International Services Coordinates APHIS Response to Threat from Vampire Bats

International Services Coordinates APHIS Response to Threat from Vampire Bats


Scientist holds up vampire bat in leather glove


June 15, 2017 - While vampire bats have no presence in the United States yet, their ability to carry the rabies virus and cross borders, and their presence in Mexico, makes them a threat to U.S. cattle and other domestic productive species, including sheep, horses, pigs, dogs, cats, and wildlife. Damage to livestock potentially can run into the millions of dollars.

Evidence that vampire bats are moving north and will eventually enter the United States calls for close collaboration between American authorities and their Mexican counterparts to counter the potential threat.
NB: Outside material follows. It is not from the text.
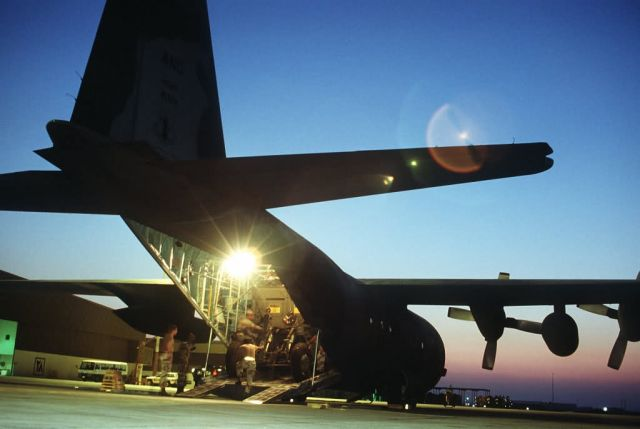 C-130 Hercules transport aircraft being loaded Picture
As part of these efforts, from March 20th to 24th, 2017, staff from International Services (IS)’s Mexico City office coordinated the attendance of specialists from APHIS Wildlife Services (WS) in Arizona and Mexico City, the University of Arizona, and the U.S. Fish and Wildlife Service in Colorado at a workshop in Campeche, Mexico organized by the Mexico’s agricultural and food safety agencies, SENASICA (National Agro-Alimentary Health, Safety and Quality) and SAGARPA (State Agency of Agriculture, Livestock, Rural Development, Fisheries and Food).
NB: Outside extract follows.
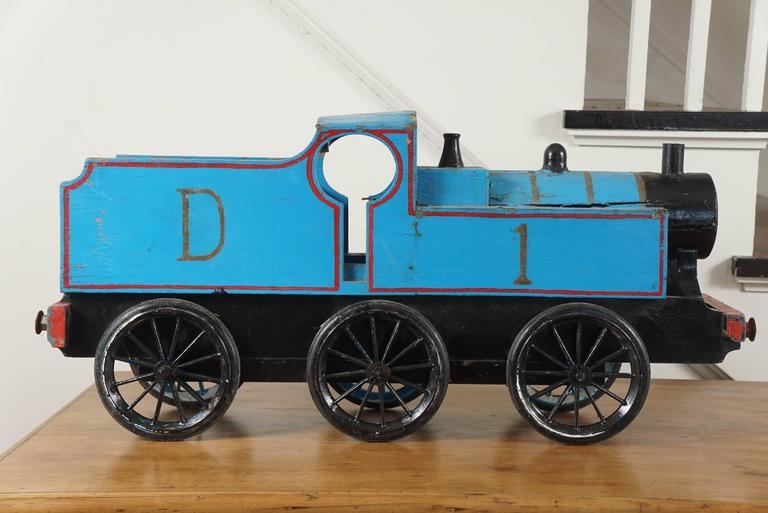 This is part of a much larger collection of children's toys at painted porch. We particularly love toy trains and this blue train makes quite a statement for a country accessory. Done in blue and red with six original wheels.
During this event, the visitors learned about the importance and impact of the campaign against paralytic rabies transmitted by vampire bats to cattle and other domesticanimals, including goats, sheep, horses, and pigs. A technical meeting was also held to review the status of the vampire bat rabies problem in Mexico’s Campeche state, as well as the physical and behavioral characteristics of the vampire bats and the management activities developed in Mexico to reduce their impact in  the animal and public health.

The participants visited two caves, which are the bats’ natural refuge, and conducted two field activities to trap and treat vampire bats in corrals. All the goals for this training were reached according with the agenda and all participants agreed that this kind of training is very useful for the APHIS field staff that could be responsible for controlling this problem and ensuring the safeguarding and security of U.S. agricultural resources in the future in the United States.